The new restaurant, Marisol, features a site specific mural by Chris Ofili titled The Sorceress’ Mirror, depicting a sensuous narrative of leaping figures within emotive landscapes inspired by Trinidad. Photography: Kendall McCaugherty – Hall + Merrick Photographers. Courtesy of MCA Chicago
‘The problem with the building was that there wasn’t a lot of intimacy – places to curl up and contemplate, reflect and be comfortable, and part of the new environments that we tried to create – whether through scale, materials, acoustical treatments – was to bring a more diverse set of experiences, but also a more intimate experience,’ says Johnston.
While adjustments have been smoothly integrated, they drastically evolve the function of the museum – the reconfiguration brought in the new restaurant, Marisol, and the cafe down to the ground floor. The classrooms, previously on the ground floor, were moved up to a new third floor built within an existing double height space.

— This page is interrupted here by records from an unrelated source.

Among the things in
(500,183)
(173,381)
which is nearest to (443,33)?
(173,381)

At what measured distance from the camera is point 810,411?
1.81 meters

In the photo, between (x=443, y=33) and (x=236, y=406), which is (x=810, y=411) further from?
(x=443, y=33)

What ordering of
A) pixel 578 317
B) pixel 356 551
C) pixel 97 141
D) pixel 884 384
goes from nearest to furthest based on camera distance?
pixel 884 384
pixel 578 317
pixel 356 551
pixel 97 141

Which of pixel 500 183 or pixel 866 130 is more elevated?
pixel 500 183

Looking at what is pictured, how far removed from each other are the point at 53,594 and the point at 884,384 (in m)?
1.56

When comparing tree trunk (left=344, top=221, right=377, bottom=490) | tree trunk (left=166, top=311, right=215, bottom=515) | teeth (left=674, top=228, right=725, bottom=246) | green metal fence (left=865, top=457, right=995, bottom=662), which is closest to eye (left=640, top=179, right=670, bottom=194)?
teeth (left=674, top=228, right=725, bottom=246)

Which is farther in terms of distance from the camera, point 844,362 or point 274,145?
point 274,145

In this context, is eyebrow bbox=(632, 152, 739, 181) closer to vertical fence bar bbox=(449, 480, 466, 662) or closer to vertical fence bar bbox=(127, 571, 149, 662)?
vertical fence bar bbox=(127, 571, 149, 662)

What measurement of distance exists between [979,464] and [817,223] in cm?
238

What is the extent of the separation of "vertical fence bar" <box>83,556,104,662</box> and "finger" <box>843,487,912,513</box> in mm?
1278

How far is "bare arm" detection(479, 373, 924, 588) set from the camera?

The architects addressed the design from an urban perspective. The ground floor space has become an actively social domain that was about ‘unbending and lowering the thresholds to get into the museum’ says Johnston. Accessible directly from the street through a widened double entrance, the MCA’s ‘street’ is a wide, friendly thoroughfare that connects the theatre, restaurant and cafe with the new second stairway that leads up to the museum and the ‘commons’ on the first floor, another newly evolved multi-use space for events and exchange over which a hanging garden installation carpets the ceiling by artists Pedro y Juana.
Johnston Marklee's new second staircase offers up an alternative route from the ground floor to the first floor. Photography: Kendall McCaugherty – Hall + Merrick Photographers. Courtesy of MCA Chicago
Johnston Marklee’s staircase – where W* shot Johnston and Lee for a portrait for our October 2017 issue – is a sculptural sweep, lit by bucket loads of morning light drawn in from Kleihues’s glazed façade above. It brings balance to the building by allowing visitors to circulate the building in a loop and it is also a conceptual signature by Johnston Marklee who make their mark on the building – striking up a conversation with Kleihues’s original Parnassian staircase that sits at the other end of the ‘street’, winding up in an elegant teardrop shape framed by slim white banisters.
As a practice, Johnston Marklee bring a studied understanding of history to their work and as directors of the Chicago Architecture Biennial they chose the theme ‘Make New History’ as a way to start a conversation about the past, that also looks forward. The MCA is an example of placing this thinking into practice, as well as their current work on the Menil arts campus in Houston.
‘The work you see in this project is in the spirit of what we were trying to do at the Biennial,’ says Johnston. ‘Always moving between the contemporary and understanding the past is part of how we breathe and how we work.’